A forma como as empresas brasileiras remuneram seus executivos ainda está fortemente concentrada em resultados de curto prazo, com baixa adoção de mecanismos voltados à geração de valor no longo prazo.
Esse foi um dos principais temas debatidos durante evento promovido pela Evermonte Executive & Board Search, nesta terça-feira, dia 9, na Casa Alto Lagoa, em Florianópolis, que marcou o lançamento do Report de Remuneração Diretoria Executiva 2026.
O encontro reuniu lideranças empresariais para discutir tendências, estratégias e estruturas de compensation em um cenário marcado pelo aumento da competitividade e pela escassez de profissionais qualificados para posições de alta gestão. O estudo apresentado traz um panorama atualizado sobre remuneração executiva, perfil das lideranças, setores mais aquecidos e posições com maior demanda no mercado brasileiro.
Com base em entrevistas realizadas com 1.976 executivos, o levantamento mostra que 70,3% dos profissionais não recebem incentivos de longo prazo, como participação acionária, bônus plurianuais ou programas de sociedade. Entre as empresas que adotam esses mecanismos, os formatos mais utilizados são stock options (13,6%) e bônus de longo prazo (10,66%), enquanto modelos de partnership representam 5,64% dos casos.

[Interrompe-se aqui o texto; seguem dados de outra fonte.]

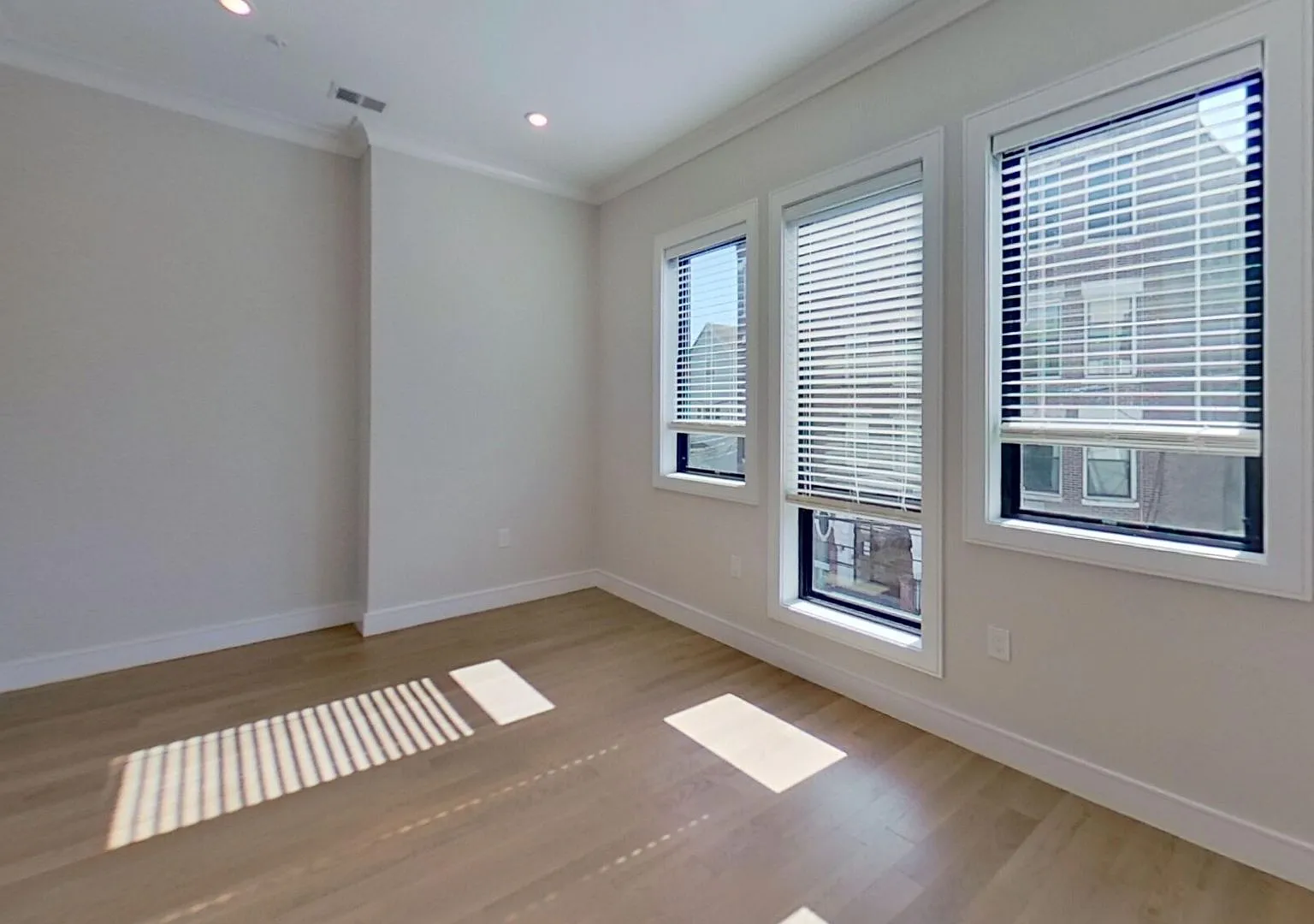36 Colborne Rd — Photo 3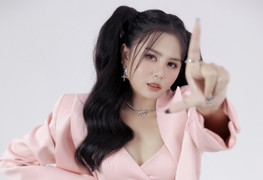 Chủ nhân bản hit ‘Sánh duyên’: Làm mẹ đơn thân không cho phép tôi sống tùy ý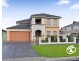 16 Park Orchard Drive, Pakenham VIC 3810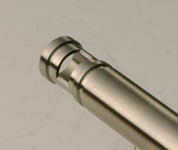 SVI01�o����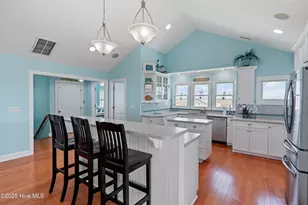 505 Caswell Beach Rd, Caswell Beach, NC 28465 - Photo 34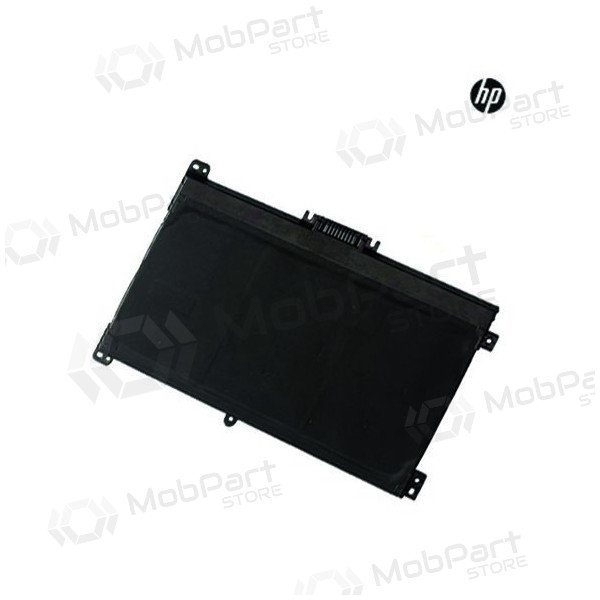 HP BK03XL sülearvuti aku - PREMIUM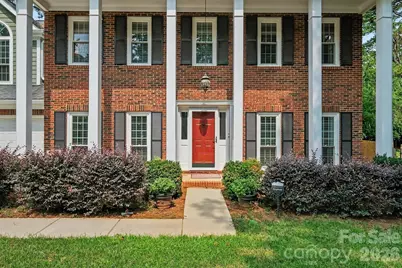 1223 Golden Hill Road, Matthews, NC 28105 - Photo 7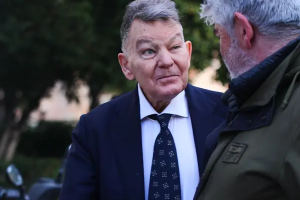 αλεξης κουγιας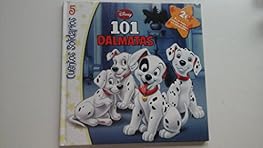 Cuentos solidarios, 5. 101 ...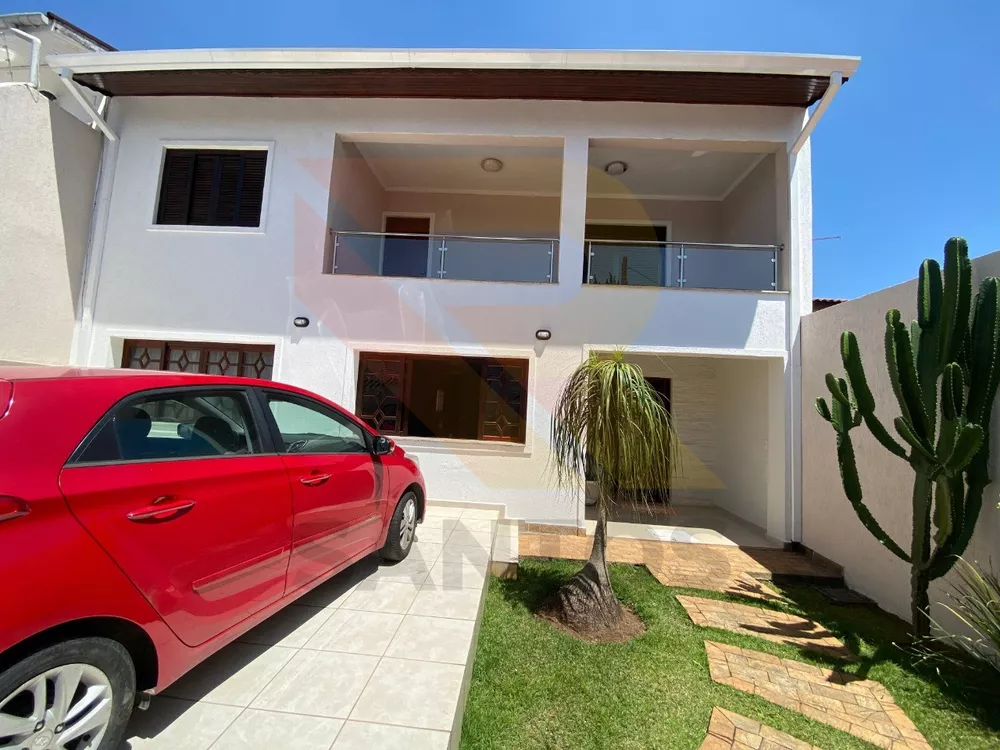 Casa, 2 quartos - Foto 4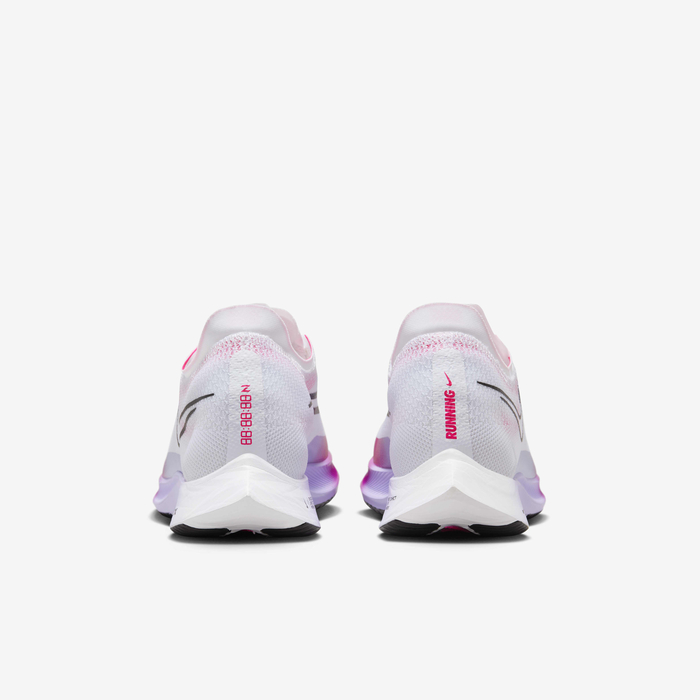 Nike Streakfly image number 5 Nike Streakfly image number 5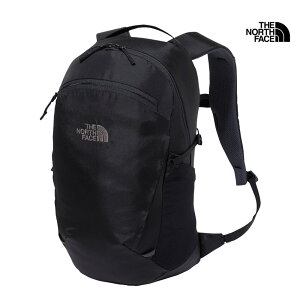 25-26 H~V UEm[XEtFCX THE NORTH FACE NM72352 }[L[ 16 MERCURY 16 bN obNpbN Y fB[X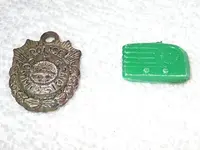 July 2 Finds 009.webp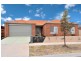 23 Claremont Street, Craigieburn VIC 3064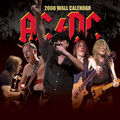 AC/DC 58292703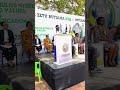 Mr President Full Speech At Butiama Tanzania Remembering Mwalimu Julius Nyerere Legacy Mr President Full Speech At Butiama Tanzania Remembering Mwalimu Julius Nyerere Legacy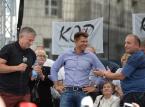 W poniedziałek spotkanie klubów i kół opozycyjnych organizowane przez Nowoczesną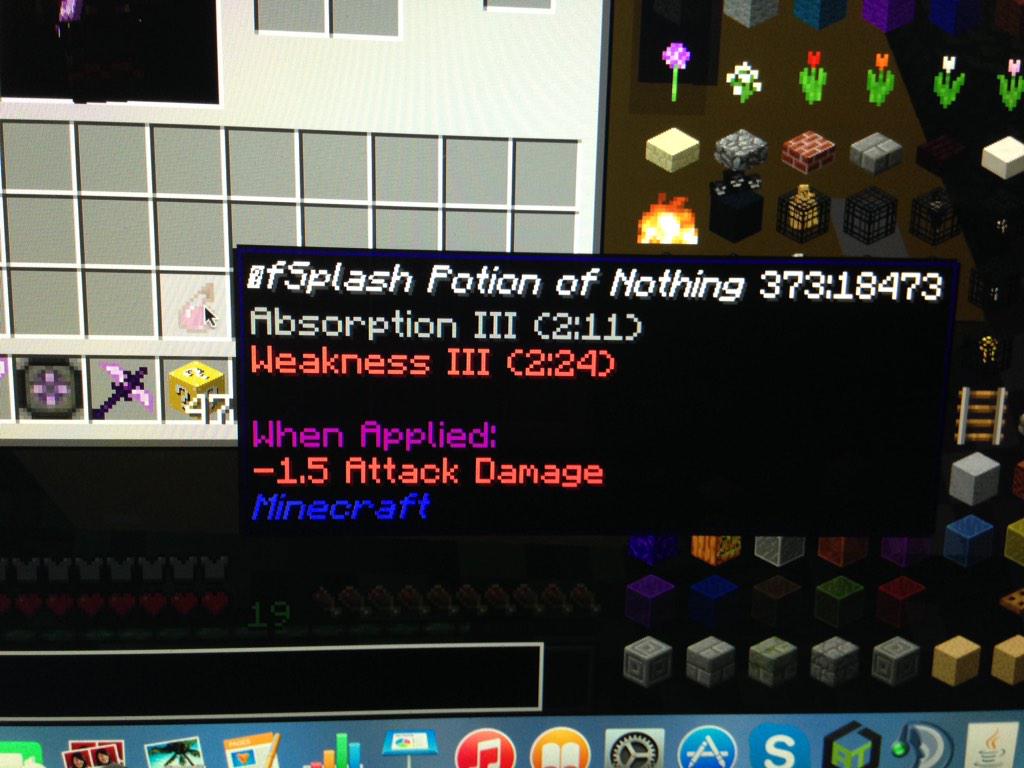 glitchedgames's tweet photo. @SlothcraftGames http://t.co/rb5bACeHz4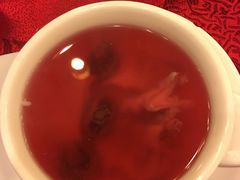 -文儒九号·闽菜馆(三坊七巷店)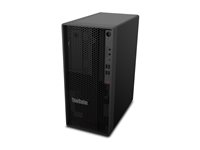 Lenovo ThinkStation P2 Tower Gen 2 30JQ Tower Core Ultra 7 265K 32GB 1TB Intel Graphics Windows 11 Pro
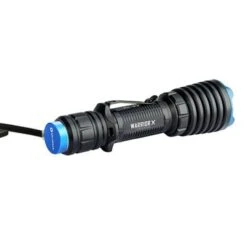 Olight Warrior X Recargable 14 Olight Warrior X Recargable -DYNAMITE BAITS Tienda de ventas Olight20Warrior20X20Rechargeable2 550x550w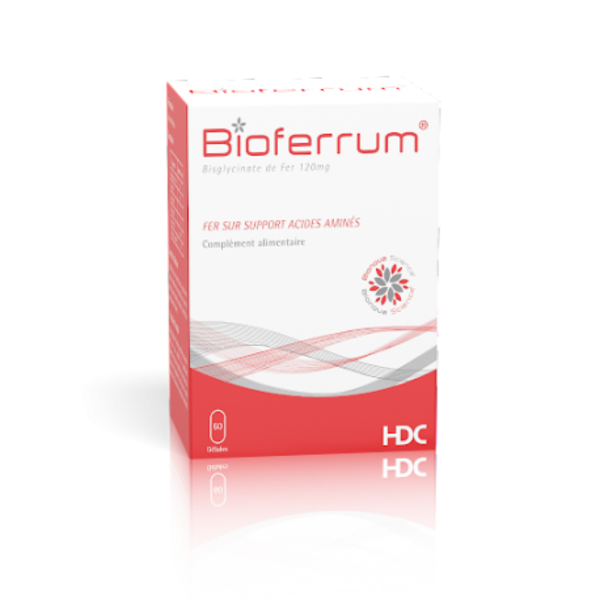 bioferrum-hdc-10-gelules (1) hdc bioferrum bisglyci fer 120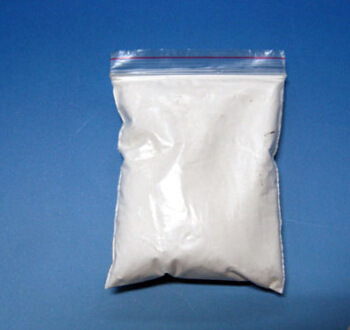 Five water sodium metasilicate pentahydrate granular, sodium metasilicate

Para o Managing Partner da Evermonte, Artur de Castro Frischenbruder, a discussão sobre remuneração executiva ganha cada vez mais relevância diante das transformações do mercado de trabalho:
“As empresas disputam profissionais altamente qualificados e precisam desenvolver modelos capazes de alinhar atração, retenção e geração de valor. A remuneração é um dos elementos centrais dessa equação e tem evoluído à medida que as organizações buscam construir relações mais duradouras com suas lideranças”, destacou.
A adoção desses mecanismos varia conforme o perfil das organizações. Companhias de capital aberto e organizações controladas por fundos de investimento apresentam estruturas mais maduras de remuneração variável de longo prazo, enquanto empresas familiares ainda operam majoritariamente com modelos tradicionais. O recorte setorial também evidencia diferenças, com maior presença desses incentivos em empresas de tecnologia e menor incidência em segmentos industriais mais tradicionais.
Entre os benefícios oferecidos aos executivos, há maior uniformidade. Plano de saúde (72,3%), vale alimentação ou refeição (69,7%) e seguro de vida (56%) aparecem como os itens mais recorrentes, indicando que esses benefícios já fazem parte da remuneração indireta da maioria das empresas. A previdência privada, por outro lado, ainda apresenta adesão mais restrita.
Ao consolidar dados de diferentes regiões e segmentos econômicos, o estudo reforça que o mercado brasileiro passa por uma transformação gradual na forma de remunerar suas lideranças. O avanço, ainda que moderado, de mecanismos voltados à retenção e ao alinhamento estratégico das lideranças demonstra uma preocupação crescente das empresas em equilibrar resultados imediatos com a sustentabilidade dos negócios e a retenção de profissionais estratégicos.